▶ _Source material_:
-----

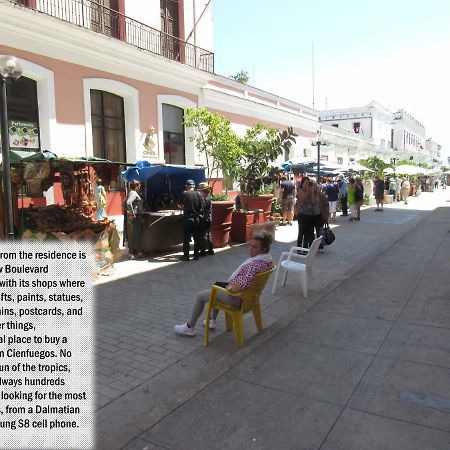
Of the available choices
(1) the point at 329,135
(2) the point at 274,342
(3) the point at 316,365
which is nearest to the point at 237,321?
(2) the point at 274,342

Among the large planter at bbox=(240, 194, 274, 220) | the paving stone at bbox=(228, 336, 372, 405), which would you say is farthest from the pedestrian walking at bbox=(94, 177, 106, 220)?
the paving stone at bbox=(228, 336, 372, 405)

-----

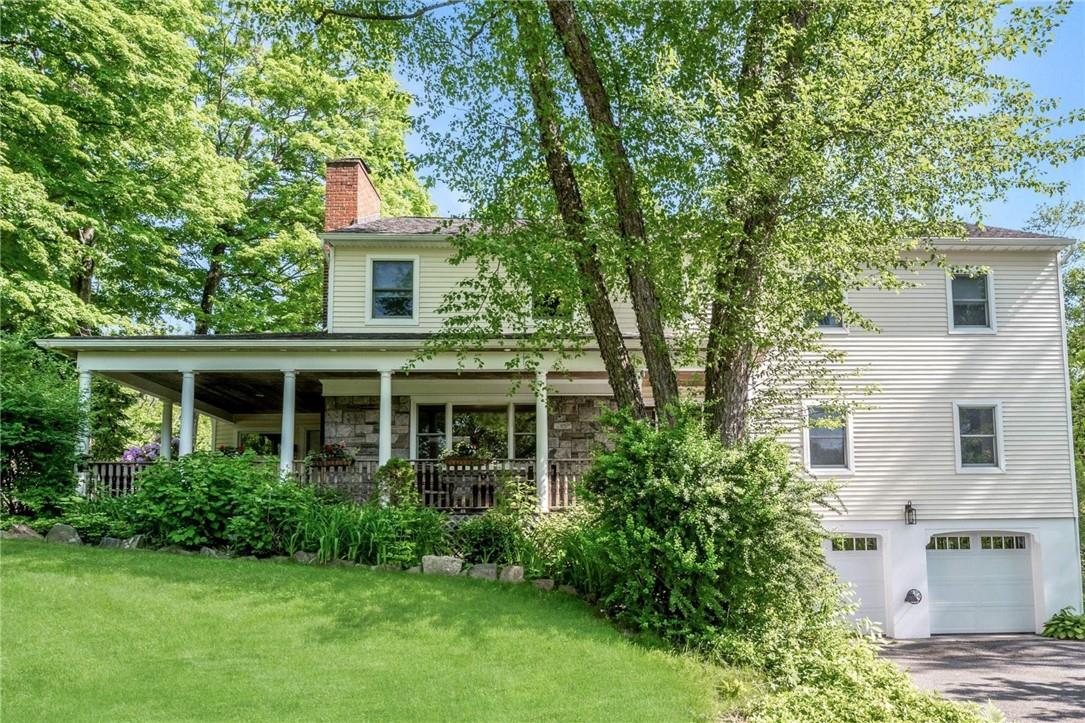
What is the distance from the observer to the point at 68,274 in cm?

-----

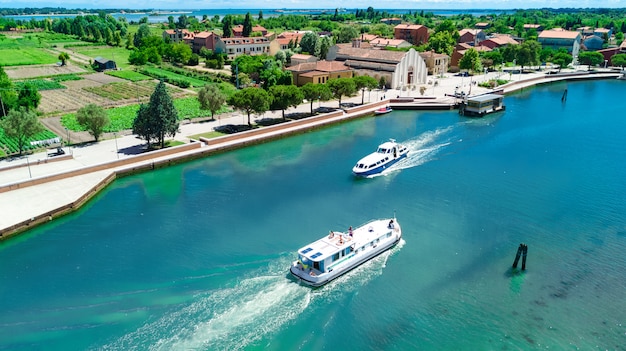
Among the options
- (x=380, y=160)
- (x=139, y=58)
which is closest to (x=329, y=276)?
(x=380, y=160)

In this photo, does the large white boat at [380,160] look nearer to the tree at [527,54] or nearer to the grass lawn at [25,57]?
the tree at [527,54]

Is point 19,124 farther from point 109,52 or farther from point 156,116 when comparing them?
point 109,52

-----

▶ _What you have to do_: Filter the data above, copying each line that contains the string "bbox". Treat matches as case-sensitive.

▶ _Task answer_:
Among the large planter at bbox=(240, 194, 274, 220) | the paving stone at bbox=(228, 336, 372, 405), which would you say is farthest from the pedestrian walking at bbox=(94, 177, 106, 220)?
the paving stone at bbox=(228, 336, 372, 405)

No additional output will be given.